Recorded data
════════════════════
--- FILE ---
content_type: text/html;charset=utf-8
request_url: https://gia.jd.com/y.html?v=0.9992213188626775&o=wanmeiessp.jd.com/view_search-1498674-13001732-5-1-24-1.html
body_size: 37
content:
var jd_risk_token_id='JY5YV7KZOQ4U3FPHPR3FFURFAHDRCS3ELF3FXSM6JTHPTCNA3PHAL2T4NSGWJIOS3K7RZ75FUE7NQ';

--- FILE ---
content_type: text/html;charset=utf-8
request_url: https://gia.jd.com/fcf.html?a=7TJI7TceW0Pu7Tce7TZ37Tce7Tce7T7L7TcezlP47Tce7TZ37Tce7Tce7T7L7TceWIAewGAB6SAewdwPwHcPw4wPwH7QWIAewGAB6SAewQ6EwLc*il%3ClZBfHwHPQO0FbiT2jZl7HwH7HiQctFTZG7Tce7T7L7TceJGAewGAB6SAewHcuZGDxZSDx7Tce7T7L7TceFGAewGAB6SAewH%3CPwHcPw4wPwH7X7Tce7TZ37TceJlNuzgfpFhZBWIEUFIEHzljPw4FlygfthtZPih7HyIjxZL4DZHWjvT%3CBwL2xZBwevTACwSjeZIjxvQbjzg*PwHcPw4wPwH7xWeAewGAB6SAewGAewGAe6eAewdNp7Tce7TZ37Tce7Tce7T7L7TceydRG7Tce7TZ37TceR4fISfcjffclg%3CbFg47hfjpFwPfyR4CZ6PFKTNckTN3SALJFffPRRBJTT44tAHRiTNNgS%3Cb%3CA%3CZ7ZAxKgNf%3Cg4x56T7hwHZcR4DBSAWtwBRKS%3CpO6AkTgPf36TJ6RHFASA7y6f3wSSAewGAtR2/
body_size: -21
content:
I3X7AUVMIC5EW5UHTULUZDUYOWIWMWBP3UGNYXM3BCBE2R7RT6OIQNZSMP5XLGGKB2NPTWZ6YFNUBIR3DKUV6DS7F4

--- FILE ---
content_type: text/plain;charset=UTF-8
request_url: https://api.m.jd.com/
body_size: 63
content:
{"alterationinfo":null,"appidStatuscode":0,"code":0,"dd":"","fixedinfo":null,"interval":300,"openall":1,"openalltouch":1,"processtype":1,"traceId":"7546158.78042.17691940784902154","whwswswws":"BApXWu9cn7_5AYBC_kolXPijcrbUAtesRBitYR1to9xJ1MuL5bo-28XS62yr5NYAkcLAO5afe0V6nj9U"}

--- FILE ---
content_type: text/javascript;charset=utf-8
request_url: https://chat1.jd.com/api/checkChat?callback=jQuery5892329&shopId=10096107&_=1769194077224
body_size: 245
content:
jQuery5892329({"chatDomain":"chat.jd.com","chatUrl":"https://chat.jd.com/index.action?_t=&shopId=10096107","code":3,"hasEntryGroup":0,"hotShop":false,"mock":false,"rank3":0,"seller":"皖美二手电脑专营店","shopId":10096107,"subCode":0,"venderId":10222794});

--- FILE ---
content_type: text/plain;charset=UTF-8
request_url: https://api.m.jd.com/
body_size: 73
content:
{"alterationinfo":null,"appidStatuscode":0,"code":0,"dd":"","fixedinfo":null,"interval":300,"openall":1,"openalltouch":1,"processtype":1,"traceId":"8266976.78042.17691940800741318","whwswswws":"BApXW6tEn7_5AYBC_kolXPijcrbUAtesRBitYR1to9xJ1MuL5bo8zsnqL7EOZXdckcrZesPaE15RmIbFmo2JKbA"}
════════════════════
• **What is expected**
Among the lines of the data, identify those with the word "alterationinfo". Copy each of them.

• **Exercise solution**
{"alterationinfo":null,"appidStatuscode":0,"code":0,"dd":"","fixedinfo":null,"interval":300,"openall":1,"openalltouch":1,"processtype":1,"traceId":"7546158.78042.17691940784902154","whwswswws":"BApXWu9cn7_5AYBC_kolXPijcrbUAtesRBitYR1to9xJ1MuL5bo-28XS62yr5NYAkcLAO5afe0V6nj9U"}
{"alterationinfo":null,"appidStatuscode":0,"code":0,"dd":"","fixedinfo":null,"interval":300,"openall":1,"openalltouch":1,"processtype":1,"traceId":"8266976.78042.17691940800741318","whwswswws":"BApXW6tEn7_5AYBC_kolXPijcrbUAtesRBitYR1to9xJ1MuL5bo8zsnqL7EOZXdckcrZesPaE15RmIbFmo2JKbA"}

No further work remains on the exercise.